At first glance, the title Battle for Brooklyn suggests a gang war raging on the streets of the Dodgers’ former habitat, the sort of hyper-violent slice of New Yorksploitation that frequently graced – if you want to use that genteel term – theater screens back during the Carter-Reagan years; think The Warriors, Fort Apache: The Bronx, or Cannon Films’ execrable Death Wish 3. But there’s no gunplay in this feisty documentary which spotlights a different type of fight, namely a David-vs-Goliath struggle between the residents of Brooklyn’s Prospect Heights and the mighty forces of development giant Forest City Ratner, The Big Apple’s municipal authorities, and even the Governor’s office.
Introduced by actress Annabeth Gish, Battle for Brooklyn examines the ambitious Atlantic Yards project (“AtYa”), unveiled by Forest City Ratner (FCR) in 2003. This city-in-a-box undertaking would place a basketball arena – accommodating the New Jersey Nets – and 15 skyscrapers into an unassuming, long-inhabited Brooklyn neighborhood. The anointed architect is the celebrated Frank Gehry, and AtYa is cheerfully supported by Mayor Bloomberg and Brooklyn Borough President Marty Markowitz, not to mention megarich hip-hop impressario Jay-Z.
The fly in the ointment? The residents of Prospect Heights – most, at least – prefer not to relocate, and Forest City Ratner is a private corporate entity, thereby making it illegal for the political powers-that-be to use eminent domain to allow FCR to plant their flag in the community.

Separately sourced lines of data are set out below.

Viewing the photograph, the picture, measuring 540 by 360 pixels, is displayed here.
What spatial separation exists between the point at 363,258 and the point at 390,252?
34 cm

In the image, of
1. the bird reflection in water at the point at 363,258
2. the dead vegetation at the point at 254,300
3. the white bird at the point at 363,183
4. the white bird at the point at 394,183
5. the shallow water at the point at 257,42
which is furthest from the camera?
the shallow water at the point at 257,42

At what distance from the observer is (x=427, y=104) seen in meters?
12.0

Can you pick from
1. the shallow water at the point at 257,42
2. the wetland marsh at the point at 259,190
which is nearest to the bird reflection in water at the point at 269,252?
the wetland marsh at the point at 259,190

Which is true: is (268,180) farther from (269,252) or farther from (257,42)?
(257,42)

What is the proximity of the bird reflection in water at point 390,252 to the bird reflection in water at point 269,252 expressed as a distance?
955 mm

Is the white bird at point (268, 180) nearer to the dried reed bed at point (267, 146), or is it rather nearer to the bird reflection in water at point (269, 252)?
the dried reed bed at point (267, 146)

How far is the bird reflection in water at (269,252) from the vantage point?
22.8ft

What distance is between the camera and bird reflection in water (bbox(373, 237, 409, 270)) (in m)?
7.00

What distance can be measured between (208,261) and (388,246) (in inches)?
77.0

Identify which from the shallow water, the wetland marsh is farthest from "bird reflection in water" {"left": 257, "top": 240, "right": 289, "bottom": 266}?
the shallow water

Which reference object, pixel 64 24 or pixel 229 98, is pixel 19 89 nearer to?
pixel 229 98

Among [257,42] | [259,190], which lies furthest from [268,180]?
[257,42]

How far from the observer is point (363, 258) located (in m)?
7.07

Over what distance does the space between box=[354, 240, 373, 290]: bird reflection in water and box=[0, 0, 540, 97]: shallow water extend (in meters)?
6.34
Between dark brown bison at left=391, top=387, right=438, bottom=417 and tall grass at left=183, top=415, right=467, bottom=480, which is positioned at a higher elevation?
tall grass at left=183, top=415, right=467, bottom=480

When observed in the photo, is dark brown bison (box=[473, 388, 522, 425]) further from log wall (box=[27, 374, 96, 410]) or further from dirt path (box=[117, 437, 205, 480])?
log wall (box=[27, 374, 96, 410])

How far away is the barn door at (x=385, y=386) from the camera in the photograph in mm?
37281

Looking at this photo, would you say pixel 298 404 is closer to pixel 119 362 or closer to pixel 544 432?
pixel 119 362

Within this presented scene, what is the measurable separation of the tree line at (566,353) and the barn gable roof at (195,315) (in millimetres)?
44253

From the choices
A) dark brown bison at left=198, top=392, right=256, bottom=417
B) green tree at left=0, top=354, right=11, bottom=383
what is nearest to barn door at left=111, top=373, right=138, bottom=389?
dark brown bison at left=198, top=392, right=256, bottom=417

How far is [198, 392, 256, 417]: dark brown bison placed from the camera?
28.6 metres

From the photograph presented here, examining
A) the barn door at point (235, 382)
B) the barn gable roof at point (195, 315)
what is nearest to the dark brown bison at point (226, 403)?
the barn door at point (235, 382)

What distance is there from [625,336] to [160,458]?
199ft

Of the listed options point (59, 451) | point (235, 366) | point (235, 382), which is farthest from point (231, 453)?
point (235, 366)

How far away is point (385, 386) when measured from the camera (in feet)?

Of course, private property has been seized by government bodies throughout American history, but generally for taxpayer-funded civic projects, not for private enterprise.
The developers and their allies at City Hall claim that AtYa will multiply local jobs, but resident Daniel Goldstein – the “David” of this documentary – isn’t as sanguine. As his cohort Letitia James points out, these construction gigs will be temporary at best, and union rules will likely dictate that outsiders do the work. Besides, this “community from scratch”, as the development proponents call it, would essentially erase a viable one that’s existed harmoniously for decades.
Unsurprisingly, racial divides are stoked. B.U.I.L.D., a predominantly African-American planning organization, advocates AtYa, in the perhaps misguided belief that permanent jobs, which the local black community needs most desperately, will materialize. Accusations are hurled that B.U.I.L.D. Is on the take to FCR, and this fracas begins to veer into Tom Wolfe territory, or evoke John Sayles’ 1991 City of Hope, an anthill’s view of urban friction.
While not exactly even-handed, neither should Battle for Brooklyn be dismissed as propagandistic advocacy journalism, as it does present the opinions of the One-Percenters at the eye of the storm. Damningly, for them, Battle for Brooklyn also makes it clear that those same Masters of The Universe have failed to consult with Prospect Heights residents and even turn away some outraged activists from a suspiciously private meeting.
Of course, the ghost of New York’s fabled grandmaster Robert Moses – referenced in the six-minute documentary “More to Talk About”: The Tragedy of Urban Renewal—nevertheless hangs over these proceedings. Moses was, for decades, the modern-day Baron Hausmann of urban ergonomics and wielded awesome power over New York’s development, bulldozing neighborhoods with impunity and laying down multi-lane expressways as easily as toy train tracks. It’s no exaggeration to say that the New York we know today would not exist without his controversial, iron-fisted decisiveness. It’s stated that Moses’ cohorts, many captains of industry, benefited enormously from backroom deals struck with the Gotham Godfather. If so, it seems a foreshadowing of Prospect Heights’ looming date with the wrecking ball.
Extras include the aforementioned “More to Talk About”, a historical peek at a now-vanished African-American community rooted around Manhattan’s 98th and 99th streets. The Federal Housing Act of 1949 declared this enclave a “slum”, and it was promptly flattened. Robert Caro, author of the sprawling Robert Moses biography The Power Broker is interviewed, and Moses’ quiet corruption is discussed, along with footage of the “master builder”. Conversation with now-elderly former residents is a highlight.
Accompanying this is a 12-minute Filmmaker Spotlight, which features dialogue with the directors, producer David Beilinson, and Dan Goldstein, who has formed a grass-roots committee called Develop, Don’t Destroy Brooklyn. Finally, there’s a selection of trailers for various Virgil Films releases, all muckraking docs, including “Battle”, Stolen Seas, and Big Boys Gone Bananas.
Co-directed by Michael Galinsky and Suki Hawley, the scrappy Battle for Brooklyn uncovers an ideological tussle set in New York, but this sort of property-based tug-of-war is a universal phenomenon that has existed probably as long as humankind has lived in cities. The leftist in me whispers that these battles will increase as resources shrink and the wealth gap in the US continues to widen. Still, Battle for Brooklyn convincingly demonstrates that you can fight City Hall.